MKA: Leveraging Cross-Lingual Consensus for Model Abstention
Sharad Duwal
TL;DR
The paper tackles reliability and hallucination in LLMs by introducing MKA, a pipeline that calibrates model confidence through cross-lingual consensus. It translates questions and options into auxiliary languages, prompts the model across these languages, and aggregates answers via centroid polling, using a cosine-similarity-based confidence measure to decide abstention. Evaluated on multilingual MCQA benchmarks (MMLU) across six target languages and three auxiliary sets, the approach yields substantial gains for some low- and mid-resource languages (e.g., Bengali with $+71.2\%$) and mixed results for others, depending on translation quality and auxiliary language choice (e.g., Yoruba, Japanese can drop). The findings support cross-lingual confidence calibration as a viable tool to reduce hallucinations, while also noting limitations due to translation artifacts and the need for improved internal multilingual reasoning in future work, with practical implications for safer and more reliable LLM deployment. $0.85$, $0.81$, and $1.5$ are among the critical thresholds and weights used in the evaluation and calibration process, respectively.
Abstract
Reliability of LLMs is questionable even as they get better at more tasks. A wider adoption of LLMs is contingent on whether they are usably factual. And if they are not, on whether they can properly calibrate their confidence in their responses.
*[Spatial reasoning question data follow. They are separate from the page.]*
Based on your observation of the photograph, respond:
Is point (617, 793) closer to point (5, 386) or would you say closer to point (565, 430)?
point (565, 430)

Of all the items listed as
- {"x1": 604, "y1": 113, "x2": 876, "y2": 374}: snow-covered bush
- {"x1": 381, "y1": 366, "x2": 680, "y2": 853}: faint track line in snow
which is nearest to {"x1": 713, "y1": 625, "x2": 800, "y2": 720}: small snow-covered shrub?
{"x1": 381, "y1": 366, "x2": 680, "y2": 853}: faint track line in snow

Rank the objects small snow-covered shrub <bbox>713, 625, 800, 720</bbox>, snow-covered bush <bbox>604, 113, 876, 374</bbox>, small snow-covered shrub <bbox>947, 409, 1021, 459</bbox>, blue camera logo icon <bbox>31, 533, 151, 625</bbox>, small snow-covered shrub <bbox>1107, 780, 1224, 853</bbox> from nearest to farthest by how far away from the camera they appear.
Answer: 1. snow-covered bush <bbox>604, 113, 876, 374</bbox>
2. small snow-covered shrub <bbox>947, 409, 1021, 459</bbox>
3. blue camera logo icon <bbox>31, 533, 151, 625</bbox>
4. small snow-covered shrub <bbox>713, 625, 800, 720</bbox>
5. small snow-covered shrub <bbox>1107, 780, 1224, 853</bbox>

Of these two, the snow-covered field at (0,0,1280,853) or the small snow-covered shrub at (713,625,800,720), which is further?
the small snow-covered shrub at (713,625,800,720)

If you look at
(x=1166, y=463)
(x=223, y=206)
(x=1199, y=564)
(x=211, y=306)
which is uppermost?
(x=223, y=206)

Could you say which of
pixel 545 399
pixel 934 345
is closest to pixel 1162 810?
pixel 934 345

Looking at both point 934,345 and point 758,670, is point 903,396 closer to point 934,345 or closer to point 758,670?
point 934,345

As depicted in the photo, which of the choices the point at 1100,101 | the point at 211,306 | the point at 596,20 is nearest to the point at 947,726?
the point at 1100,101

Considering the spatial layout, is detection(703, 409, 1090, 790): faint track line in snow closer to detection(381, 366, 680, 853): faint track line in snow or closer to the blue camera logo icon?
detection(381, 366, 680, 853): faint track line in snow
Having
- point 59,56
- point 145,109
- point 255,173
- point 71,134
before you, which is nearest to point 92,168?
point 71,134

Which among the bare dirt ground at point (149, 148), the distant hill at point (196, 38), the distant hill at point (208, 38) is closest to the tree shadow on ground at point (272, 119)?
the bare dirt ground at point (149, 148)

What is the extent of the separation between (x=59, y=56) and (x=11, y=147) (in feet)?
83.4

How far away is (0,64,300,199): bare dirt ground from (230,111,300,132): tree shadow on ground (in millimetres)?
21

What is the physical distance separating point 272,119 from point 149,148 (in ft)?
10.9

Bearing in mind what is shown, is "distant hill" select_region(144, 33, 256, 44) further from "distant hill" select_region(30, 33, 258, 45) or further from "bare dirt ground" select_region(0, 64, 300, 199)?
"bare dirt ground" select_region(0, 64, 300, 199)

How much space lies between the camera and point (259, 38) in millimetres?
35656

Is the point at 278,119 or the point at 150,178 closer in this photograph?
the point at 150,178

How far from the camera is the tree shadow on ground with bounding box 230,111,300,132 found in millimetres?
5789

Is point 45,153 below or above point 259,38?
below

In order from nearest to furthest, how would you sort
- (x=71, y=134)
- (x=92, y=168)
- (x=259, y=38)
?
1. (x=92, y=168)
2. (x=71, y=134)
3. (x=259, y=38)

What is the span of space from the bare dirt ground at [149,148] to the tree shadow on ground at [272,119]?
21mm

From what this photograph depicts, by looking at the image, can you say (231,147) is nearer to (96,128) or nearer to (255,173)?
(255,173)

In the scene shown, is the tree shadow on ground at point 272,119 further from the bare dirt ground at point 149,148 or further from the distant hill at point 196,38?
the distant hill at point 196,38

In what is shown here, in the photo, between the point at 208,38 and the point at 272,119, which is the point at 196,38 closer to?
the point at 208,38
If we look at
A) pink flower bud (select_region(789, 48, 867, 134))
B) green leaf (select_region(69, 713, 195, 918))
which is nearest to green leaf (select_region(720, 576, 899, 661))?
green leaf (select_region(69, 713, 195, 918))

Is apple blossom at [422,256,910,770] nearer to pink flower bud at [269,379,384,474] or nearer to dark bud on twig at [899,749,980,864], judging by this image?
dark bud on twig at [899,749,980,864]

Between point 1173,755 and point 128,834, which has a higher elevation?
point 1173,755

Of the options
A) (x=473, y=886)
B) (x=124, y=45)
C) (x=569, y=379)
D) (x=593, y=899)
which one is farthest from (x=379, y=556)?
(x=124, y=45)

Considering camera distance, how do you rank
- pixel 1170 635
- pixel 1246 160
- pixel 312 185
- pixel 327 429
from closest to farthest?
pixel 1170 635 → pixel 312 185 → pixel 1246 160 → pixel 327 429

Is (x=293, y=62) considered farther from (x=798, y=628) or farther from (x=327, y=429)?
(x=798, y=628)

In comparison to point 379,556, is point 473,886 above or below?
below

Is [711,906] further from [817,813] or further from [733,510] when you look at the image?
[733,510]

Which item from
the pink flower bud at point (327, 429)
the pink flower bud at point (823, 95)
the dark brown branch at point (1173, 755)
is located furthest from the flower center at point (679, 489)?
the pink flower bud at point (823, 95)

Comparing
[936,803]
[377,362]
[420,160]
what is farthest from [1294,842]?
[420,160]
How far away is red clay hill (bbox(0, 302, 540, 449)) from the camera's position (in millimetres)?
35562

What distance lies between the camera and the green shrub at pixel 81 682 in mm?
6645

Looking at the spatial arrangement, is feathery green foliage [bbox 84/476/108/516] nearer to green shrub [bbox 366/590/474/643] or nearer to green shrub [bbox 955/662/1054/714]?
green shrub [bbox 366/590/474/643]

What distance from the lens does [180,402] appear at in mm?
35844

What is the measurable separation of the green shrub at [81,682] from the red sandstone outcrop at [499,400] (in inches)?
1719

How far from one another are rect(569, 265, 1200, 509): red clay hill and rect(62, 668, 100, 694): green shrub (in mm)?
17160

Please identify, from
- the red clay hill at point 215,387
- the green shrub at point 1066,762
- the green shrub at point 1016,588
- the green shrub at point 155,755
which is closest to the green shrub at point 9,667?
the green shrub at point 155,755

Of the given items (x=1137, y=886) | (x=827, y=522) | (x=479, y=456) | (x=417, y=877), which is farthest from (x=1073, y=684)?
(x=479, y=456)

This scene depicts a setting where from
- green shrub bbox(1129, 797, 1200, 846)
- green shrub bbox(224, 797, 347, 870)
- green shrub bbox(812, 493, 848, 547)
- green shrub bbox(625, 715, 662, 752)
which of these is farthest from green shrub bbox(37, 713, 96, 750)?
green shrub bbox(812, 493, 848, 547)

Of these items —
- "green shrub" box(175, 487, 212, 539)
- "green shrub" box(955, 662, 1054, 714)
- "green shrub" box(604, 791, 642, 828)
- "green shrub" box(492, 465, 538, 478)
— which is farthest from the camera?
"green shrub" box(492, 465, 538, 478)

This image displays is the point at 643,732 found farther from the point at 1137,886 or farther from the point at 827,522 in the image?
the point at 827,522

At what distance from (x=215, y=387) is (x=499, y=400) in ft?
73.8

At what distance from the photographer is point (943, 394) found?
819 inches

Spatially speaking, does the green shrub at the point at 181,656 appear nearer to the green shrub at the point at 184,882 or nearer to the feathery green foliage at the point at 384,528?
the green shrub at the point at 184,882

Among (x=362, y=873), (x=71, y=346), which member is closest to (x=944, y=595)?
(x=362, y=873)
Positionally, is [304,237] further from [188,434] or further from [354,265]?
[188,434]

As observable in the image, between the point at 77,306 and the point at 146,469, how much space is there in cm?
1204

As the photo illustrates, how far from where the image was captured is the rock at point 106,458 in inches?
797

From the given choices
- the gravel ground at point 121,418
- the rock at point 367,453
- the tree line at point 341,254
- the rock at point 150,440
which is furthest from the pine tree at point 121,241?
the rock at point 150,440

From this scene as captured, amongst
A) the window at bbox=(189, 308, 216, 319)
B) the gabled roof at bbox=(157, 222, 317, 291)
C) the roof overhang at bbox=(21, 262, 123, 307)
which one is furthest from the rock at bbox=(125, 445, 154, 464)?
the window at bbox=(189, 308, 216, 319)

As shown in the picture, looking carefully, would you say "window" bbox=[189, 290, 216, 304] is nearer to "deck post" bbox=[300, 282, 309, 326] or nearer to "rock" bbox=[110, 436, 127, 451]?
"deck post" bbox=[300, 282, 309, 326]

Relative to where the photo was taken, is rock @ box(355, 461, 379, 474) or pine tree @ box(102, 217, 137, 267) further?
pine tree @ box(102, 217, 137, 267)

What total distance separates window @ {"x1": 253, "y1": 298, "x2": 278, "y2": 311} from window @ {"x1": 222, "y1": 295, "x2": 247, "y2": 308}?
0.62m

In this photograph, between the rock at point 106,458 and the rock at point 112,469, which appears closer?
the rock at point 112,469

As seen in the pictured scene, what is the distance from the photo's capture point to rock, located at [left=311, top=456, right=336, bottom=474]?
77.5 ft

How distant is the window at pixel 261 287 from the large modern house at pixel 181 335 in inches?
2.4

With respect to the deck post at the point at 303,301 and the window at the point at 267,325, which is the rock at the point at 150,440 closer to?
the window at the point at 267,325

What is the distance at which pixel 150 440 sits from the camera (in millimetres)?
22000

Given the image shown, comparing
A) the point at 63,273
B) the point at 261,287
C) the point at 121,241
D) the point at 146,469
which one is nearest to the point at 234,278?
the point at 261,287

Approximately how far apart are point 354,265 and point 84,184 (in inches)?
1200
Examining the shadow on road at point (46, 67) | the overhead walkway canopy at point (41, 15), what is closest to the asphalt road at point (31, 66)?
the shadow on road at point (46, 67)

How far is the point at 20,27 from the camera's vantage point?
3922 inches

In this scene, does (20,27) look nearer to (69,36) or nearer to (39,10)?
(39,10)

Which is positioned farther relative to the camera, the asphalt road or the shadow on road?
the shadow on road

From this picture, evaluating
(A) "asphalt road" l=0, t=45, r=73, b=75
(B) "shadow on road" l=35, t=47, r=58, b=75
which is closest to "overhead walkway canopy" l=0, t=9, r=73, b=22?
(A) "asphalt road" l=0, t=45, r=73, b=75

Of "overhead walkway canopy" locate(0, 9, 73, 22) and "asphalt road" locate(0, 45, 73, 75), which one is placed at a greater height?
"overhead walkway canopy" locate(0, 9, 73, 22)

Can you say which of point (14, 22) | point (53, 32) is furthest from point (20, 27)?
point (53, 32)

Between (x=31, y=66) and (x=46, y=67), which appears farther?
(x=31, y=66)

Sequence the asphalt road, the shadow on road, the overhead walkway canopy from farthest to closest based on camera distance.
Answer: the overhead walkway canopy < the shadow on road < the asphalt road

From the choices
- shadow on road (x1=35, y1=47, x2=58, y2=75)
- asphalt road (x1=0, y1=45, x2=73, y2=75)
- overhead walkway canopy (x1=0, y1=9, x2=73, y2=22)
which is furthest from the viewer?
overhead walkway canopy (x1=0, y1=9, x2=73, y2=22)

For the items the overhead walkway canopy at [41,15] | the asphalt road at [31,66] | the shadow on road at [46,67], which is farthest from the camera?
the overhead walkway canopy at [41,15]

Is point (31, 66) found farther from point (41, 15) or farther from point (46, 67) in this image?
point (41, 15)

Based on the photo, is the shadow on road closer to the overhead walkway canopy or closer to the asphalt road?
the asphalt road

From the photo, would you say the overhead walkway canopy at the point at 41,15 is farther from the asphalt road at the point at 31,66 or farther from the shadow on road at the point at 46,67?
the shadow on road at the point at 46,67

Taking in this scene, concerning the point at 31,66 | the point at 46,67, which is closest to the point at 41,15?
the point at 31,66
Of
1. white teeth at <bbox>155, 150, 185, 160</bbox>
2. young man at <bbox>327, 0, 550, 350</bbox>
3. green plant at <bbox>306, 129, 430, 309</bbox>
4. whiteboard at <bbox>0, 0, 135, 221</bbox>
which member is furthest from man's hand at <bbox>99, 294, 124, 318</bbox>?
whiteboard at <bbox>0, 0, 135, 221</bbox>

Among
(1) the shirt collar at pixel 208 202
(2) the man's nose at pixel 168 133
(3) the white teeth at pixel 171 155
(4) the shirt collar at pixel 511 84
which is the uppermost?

This work focuses on utilizing the multilingual knowledge of an LLM to inform its decision to abstain or answer when prompted. We develop a multilingual pipeline to calibrate the model's confidence and let it abstain when uncertain. We run several multilingual models through the pipeline to profile them across different languages. We find that the performance of the pipeline varies by model and language, but that in general they benefit from it. This is evidenced by the accuracy improvement of $71.2\%$ for Bengali over a baseline performance without the pipeline. Even a high-resource language like English sees a $15.5\%$ improvement. These results hint at possible further improvements.